# Zhang 2025 for Denoising: Fixed-Rank Comparison

**Question**: At analyst-chosen rank k, can Zhang 2025's gradient-guided approach provide better denoising than traditional SVD?

## Context: Molass Philosophy

In Molass, the analyst determines the denoising rank based on:
- SEC elution profile expectations
- Domain knowledge of sample composition
- Data quality assessment

**This notebook tests**: Given fixed rank k, does joint optimization improve denoising quality compared to SVD?

## Test Data

We use **real SEC-SAXS data** from molass_data tutorial samples (Photon Factory, KEK, Japan).

## Denoising Approaches

### Traditional SVD (Rank-k Truncation)
$$D_{\text{clean}} = U_k \Sigma_k V_k^T$$
- Minimizes: $\|D - D_{\text{clean}}\|_F^2$
- Goal: Best rank-k reconstruction

### Zhang 2025 (Joint Optimization)
$$D_{\text{clean}} = L \cdot R^T \quad \text{with rank}(L \cdot R^T) = k$$
- Minimizes: $\|D - L \cdot R^T\|_F^2 + \lambda \cdot \text{Objective}(L \cdot R^T)$
- Goal: Reconstruction + preserve important features

## Simple Objective Functions

For this exploration, we use simple metrics:
1. **Smoothness**: Prefer smooth elution profiles
2. **Peak preservation**: Maintain peak structure
3. **Spectral consistency**: Similar spectra shouldn't diverge

## Setup: Import Libraries and Load Data

In [None]:
import numpy as np
import matplotlib.pyplot as plt
from scipy.linalg import svd
import warnings
warnings.filterwarnings('ignore')

np.random.seed(42)

# Load real SEC-SAXS data
from molass_data import SAMPLE1, SAMPLE2
from molass.DataObjects import SecSaxsData as SSD

print("Loading real SEC-SAXS data...")
ssd = SSD(SAMPLE1)
D_noisy = ssd.xr.M  # Real data matrix (frames × q-points)

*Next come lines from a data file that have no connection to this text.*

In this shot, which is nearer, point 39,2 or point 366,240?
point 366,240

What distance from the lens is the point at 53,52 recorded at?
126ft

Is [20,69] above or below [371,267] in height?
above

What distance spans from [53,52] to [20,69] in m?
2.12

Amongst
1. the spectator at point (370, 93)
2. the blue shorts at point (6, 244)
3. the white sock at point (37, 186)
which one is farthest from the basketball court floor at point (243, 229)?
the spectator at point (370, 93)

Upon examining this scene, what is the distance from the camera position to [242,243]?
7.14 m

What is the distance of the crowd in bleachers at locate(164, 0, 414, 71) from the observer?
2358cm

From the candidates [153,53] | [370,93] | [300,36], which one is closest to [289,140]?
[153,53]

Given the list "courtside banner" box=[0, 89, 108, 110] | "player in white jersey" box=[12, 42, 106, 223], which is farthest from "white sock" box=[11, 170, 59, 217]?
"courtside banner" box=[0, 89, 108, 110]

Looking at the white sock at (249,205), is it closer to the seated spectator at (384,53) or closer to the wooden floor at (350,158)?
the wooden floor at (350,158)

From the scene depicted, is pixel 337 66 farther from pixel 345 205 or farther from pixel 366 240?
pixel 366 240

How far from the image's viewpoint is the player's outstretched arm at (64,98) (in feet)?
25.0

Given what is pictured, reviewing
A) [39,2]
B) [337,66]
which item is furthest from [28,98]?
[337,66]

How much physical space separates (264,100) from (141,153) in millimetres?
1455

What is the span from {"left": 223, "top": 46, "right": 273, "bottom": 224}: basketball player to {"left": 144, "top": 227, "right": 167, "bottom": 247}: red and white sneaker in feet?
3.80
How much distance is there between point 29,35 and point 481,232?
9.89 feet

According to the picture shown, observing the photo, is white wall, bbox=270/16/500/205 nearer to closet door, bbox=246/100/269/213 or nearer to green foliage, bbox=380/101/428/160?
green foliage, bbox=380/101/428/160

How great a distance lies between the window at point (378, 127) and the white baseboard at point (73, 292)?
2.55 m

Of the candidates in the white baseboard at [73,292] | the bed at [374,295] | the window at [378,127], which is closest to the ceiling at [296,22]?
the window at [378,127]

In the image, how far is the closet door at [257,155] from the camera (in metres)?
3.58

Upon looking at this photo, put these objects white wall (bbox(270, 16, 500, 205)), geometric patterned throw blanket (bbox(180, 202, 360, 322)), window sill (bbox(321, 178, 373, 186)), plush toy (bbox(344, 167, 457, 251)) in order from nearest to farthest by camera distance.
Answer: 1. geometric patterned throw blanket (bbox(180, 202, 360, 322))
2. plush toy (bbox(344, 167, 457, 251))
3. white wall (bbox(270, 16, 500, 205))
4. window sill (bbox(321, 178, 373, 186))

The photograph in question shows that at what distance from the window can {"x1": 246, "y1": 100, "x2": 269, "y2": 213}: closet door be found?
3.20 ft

print(f"Data shape: {D_noisy.shape}")
print(f"Data type: Real synchrotron SEC-SAXS from Photon Factory, KEK")

## Step 1: Analyst Chooses Denoising Rank

**Analyst decision**: Based on SEC profile and domain knowledge, choose rank k for denoising.

In [None]:
# Analyst chooses rank based on inspection
k_denoise = 5  # Example: expecting ~2-3 species + baseline + noise structure

# Visualize singular value spectrum to validate choice
U_full, s_full, Vt_full = svd(D_noisy, full_matrices=False)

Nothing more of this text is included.